WHAT TO PRODUCE: The entries below contain a line with "scientific name: Connochaetes taurinus taurinus" and a line with "scientific name: Rusa unicolor". Quote exactly those two lines and all lines between them.

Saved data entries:

────────

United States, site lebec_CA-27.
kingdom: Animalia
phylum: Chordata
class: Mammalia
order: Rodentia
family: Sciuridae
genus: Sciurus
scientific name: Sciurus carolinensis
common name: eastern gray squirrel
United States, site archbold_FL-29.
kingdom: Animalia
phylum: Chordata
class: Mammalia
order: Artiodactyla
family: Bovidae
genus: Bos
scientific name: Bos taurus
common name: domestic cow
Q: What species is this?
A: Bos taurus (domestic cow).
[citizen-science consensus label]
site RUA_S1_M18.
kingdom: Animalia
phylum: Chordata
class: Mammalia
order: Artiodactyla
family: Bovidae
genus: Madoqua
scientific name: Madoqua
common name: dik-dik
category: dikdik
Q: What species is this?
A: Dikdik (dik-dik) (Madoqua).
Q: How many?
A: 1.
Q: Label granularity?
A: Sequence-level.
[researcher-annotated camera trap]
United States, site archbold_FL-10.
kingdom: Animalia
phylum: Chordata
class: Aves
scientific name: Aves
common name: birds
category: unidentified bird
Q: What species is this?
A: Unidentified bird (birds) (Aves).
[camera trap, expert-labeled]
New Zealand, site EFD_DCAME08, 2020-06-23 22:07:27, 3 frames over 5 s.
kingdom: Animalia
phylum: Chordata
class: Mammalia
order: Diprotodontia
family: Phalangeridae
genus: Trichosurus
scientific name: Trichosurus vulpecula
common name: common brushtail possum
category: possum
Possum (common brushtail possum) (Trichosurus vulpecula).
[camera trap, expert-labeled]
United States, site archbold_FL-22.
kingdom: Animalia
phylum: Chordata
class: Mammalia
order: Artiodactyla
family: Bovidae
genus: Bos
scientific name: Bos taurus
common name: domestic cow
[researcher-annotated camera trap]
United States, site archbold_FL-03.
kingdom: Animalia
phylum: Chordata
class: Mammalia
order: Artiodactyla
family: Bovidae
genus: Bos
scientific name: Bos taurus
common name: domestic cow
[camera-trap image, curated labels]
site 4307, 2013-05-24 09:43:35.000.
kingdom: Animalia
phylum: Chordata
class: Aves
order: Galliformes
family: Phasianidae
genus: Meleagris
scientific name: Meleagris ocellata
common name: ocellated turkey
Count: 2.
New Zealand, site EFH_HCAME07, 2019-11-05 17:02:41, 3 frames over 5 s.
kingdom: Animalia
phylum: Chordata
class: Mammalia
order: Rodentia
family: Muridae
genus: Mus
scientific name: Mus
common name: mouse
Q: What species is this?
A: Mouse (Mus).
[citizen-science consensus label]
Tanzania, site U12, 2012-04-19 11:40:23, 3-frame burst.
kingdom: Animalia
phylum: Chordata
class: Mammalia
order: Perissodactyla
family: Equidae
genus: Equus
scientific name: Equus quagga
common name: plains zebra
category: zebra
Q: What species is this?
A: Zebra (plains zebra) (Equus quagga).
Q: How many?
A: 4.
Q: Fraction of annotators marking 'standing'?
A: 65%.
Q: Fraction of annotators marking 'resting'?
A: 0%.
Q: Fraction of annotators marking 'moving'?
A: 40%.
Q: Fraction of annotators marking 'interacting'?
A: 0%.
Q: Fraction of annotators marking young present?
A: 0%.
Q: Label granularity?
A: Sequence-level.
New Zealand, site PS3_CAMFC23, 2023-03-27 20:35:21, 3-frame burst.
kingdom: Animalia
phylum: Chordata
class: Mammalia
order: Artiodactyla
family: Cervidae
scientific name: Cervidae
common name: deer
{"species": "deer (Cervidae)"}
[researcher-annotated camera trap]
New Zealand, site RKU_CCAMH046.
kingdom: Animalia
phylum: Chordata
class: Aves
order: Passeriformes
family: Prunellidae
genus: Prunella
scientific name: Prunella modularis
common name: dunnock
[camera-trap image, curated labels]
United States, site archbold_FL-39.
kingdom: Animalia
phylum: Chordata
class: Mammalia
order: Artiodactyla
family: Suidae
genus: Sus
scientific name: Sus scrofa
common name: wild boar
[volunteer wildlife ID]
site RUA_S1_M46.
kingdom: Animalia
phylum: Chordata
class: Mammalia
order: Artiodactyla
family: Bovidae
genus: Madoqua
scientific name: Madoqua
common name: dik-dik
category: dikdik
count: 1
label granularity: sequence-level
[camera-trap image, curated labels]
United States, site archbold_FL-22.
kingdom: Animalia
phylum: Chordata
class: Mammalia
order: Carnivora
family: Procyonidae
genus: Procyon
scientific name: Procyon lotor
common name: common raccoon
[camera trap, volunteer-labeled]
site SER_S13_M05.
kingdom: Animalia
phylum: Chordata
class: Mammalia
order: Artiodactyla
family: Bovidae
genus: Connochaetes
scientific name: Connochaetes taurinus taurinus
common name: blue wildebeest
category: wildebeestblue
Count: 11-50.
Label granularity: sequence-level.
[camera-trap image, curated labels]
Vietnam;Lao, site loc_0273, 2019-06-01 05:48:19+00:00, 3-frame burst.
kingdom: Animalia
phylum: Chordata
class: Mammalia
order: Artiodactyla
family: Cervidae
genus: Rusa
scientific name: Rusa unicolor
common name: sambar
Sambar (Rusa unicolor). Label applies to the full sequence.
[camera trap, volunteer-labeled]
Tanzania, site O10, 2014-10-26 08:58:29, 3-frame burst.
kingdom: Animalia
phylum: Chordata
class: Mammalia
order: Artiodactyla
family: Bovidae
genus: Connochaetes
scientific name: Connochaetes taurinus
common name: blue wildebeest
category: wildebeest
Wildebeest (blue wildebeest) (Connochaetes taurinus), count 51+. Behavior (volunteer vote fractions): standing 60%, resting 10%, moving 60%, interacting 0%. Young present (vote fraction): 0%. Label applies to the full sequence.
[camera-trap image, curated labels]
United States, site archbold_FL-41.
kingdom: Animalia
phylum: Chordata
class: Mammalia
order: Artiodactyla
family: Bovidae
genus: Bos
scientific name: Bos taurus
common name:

────────

FINISHED TASK:
scientific name: Connochaetes taurinus taurinus
common name: blue wildebeest
category: wildebeestblue
Count: 11-50.
Label granularity: sequence-level.
[camera-trap image, curated labels]
Vietnam;Lao, site loc_0273, 2019-06-01 05:48:19+00:00, 3-frame burst.
kingdom: Animalia
phylum: Chordata
class: Mammalia
order: Artiodactyla
family: Cervidae
genus: Rusa
scientific name: Rusa unicolor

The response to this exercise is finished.